[Exercise goal]:
Rewrite the records from the line containing "In this image, of" through the end of the records, both ends included, with "camera" swapped for "lens" and nothing else altered. Give only those lines and omit the pictures.

......

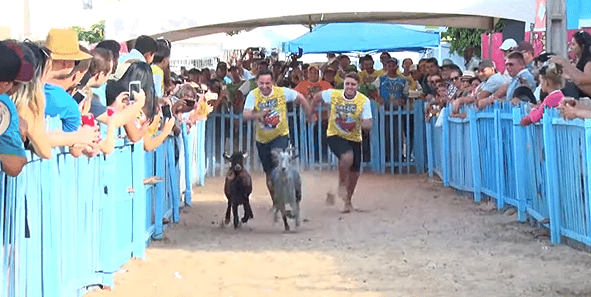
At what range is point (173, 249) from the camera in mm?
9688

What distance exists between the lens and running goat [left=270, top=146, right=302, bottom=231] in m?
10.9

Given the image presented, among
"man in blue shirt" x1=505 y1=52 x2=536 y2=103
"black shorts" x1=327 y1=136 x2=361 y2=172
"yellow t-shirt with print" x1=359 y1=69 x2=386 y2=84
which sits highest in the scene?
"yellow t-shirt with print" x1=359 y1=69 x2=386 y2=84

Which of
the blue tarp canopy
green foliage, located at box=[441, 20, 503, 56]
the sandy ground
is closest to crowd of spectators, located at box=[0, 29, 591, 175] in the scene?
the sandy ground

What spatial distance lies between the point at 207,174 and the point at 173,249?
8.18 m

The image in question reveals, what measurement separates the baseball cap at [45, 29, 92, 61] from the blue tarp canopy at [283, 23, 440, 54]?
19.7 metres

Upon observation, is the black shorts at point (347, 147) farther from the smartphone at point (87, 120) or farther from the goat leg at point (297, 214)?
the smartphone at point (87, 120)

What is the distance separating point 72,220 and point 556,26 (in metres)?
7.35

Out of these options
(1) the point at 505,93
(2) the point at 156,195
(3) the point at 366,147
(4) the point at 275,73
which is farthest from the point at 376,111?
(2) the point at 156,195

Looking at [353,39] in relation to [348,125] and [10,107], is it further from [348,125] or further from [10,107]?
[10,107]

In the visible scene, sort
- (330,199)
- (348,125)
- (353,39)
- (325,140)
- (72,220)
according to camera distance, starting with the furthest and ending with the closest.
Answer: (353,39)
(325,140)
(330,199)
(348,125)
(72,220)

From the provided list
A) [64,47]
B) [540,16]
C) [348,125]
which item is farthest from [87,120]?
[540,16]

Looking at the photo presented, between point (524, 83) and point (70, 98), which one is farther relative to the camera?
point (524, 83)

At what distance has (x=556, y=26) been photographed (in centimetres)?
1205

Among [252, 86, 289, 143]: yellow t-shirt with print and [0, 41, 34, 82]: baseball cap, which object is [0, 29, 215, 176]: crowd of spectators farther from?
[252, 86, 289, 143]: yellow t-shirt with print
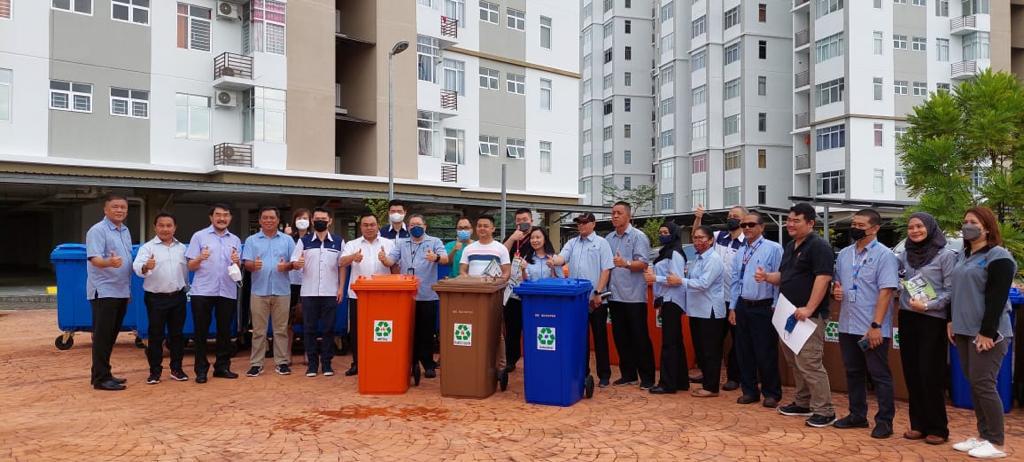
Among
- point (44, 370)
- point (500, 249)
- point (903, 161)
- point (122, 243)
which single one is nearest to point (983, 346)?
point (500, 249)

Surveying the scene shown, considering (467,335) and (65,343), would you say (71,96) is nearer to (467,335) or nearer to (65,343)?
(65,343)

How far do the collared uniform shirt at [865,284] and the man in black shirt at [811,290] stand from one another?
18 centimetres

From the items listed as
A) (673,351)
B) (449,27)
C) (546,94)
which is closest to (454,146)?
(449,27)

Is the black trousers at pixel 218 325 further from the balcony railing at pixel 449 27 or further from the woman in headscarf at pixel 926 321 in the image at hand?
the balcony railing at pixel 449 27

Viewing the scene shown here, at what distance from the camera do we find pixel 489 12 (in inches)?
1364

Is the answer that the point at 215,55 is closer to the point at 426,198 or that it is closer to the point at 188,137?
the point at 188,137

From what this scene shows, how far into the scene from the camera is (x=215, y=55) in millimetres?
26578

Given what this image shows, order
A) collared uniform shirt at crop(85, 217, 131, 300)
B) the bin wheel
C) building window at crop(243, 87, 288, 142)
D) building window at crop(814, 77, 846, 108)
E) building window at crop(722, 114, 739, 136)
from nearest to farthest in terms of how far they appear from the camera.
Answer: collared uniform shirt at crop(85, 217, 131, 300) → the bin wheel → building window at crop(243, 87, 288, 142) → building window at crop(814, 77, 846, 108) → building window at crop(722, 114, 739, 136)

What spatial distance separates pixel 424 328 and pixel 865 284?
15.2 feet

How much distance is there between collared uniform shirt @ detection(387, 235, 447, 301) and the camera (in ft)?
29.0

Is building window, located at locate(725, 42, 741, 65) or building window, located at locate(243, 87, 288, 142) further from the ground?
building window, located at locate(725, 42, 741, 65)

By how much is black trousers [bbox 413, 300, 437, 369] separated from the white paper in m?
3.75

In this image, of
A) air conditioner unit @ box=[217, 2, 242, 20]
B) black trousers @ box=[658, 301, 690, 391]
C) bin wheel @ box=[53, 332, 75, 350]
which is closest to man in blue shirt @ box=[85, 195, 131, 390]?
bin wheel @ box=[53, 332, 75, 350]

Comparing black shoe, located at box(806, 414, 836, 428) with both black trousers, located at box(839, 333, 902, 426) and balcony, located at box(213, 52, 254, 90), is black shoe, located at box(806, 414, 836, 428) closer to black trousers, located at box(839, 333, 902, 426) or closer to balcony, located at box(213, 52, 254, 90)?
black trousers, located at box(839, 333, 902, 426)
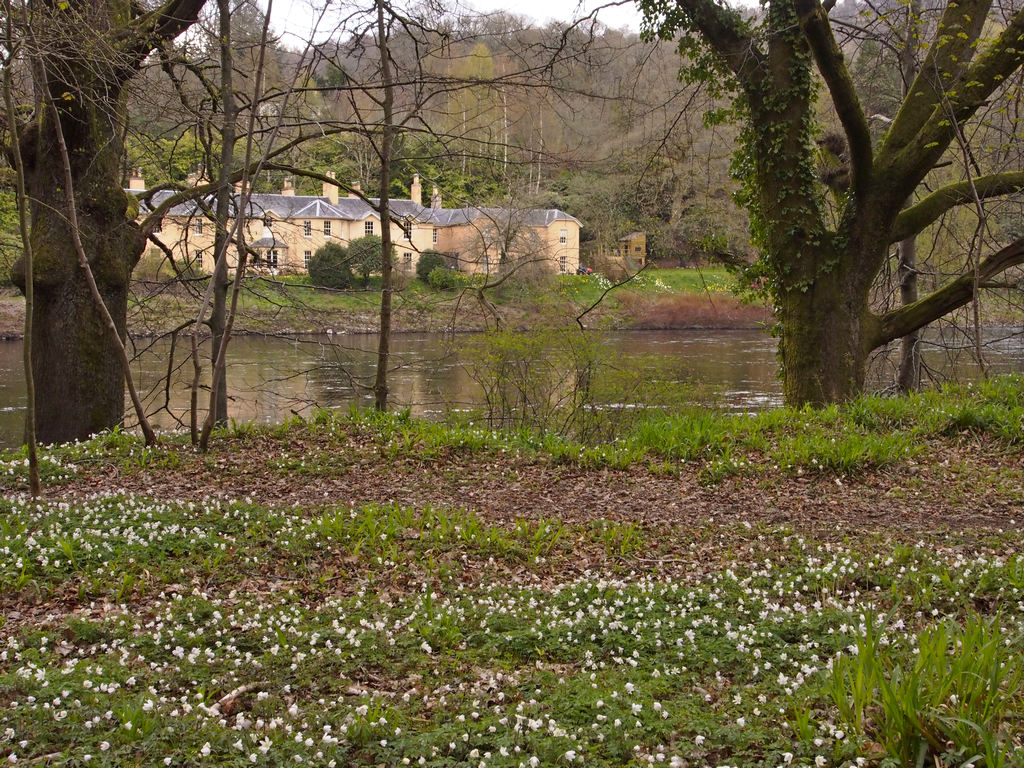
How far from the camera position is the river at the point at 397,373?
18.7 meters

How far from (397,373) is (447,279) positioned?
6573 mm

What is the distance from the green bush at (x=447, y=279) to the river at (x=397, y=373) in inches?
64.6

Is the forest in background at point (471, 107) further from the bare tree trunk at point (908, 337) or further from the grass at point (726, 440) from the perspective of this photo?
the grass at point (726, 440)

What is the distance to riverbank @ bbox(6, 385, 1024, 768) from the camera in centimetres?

......

[Solution]:
In this image, of
A) air conditioner unit @ box=[217, 2, 242, 20]
B) black trousers @ box=[658, 301, 690, 391]
C) bin wheel @ box=[53, 332, 75, 350]
which is closest to man in blue shirt @ box=[85, 195, 131, 390]?
bin wheel @ box=[53, 332, 75, 350]

Comparing black shoe, located at box(806, 414, 836, 428) with both black trousers, located at box(839, 333, 902, 426) and balcony, located at box(213, 52, 254, 90), is black shoe, located at box(806, 414, 836, 428) closer to black trousers, located at box(839, 333, 902, 426) or closer to balcony, located at box(213, 52, 254, 90)?
black trousers, located at box(839, 333, 902, 426)
How far from the lens position is the river at the point at 397,373?
18.7 meters

How far from (397,373) is (447,279) positioned?
6573 mm

What is the distance from the green bush at (x=447, y=279) to the river at (x=397, y=373) in inches?
64.6

Is the forest in background at point (471, 107) further from the bare tree trunk at point (908, 337) or further from the grass at point (726, 440) from the perspective of this photo?
the grass at point (726, 440)

What is the distance to riverbank @ bbox(6, 385, 1024, 768) from the lens in centimetres?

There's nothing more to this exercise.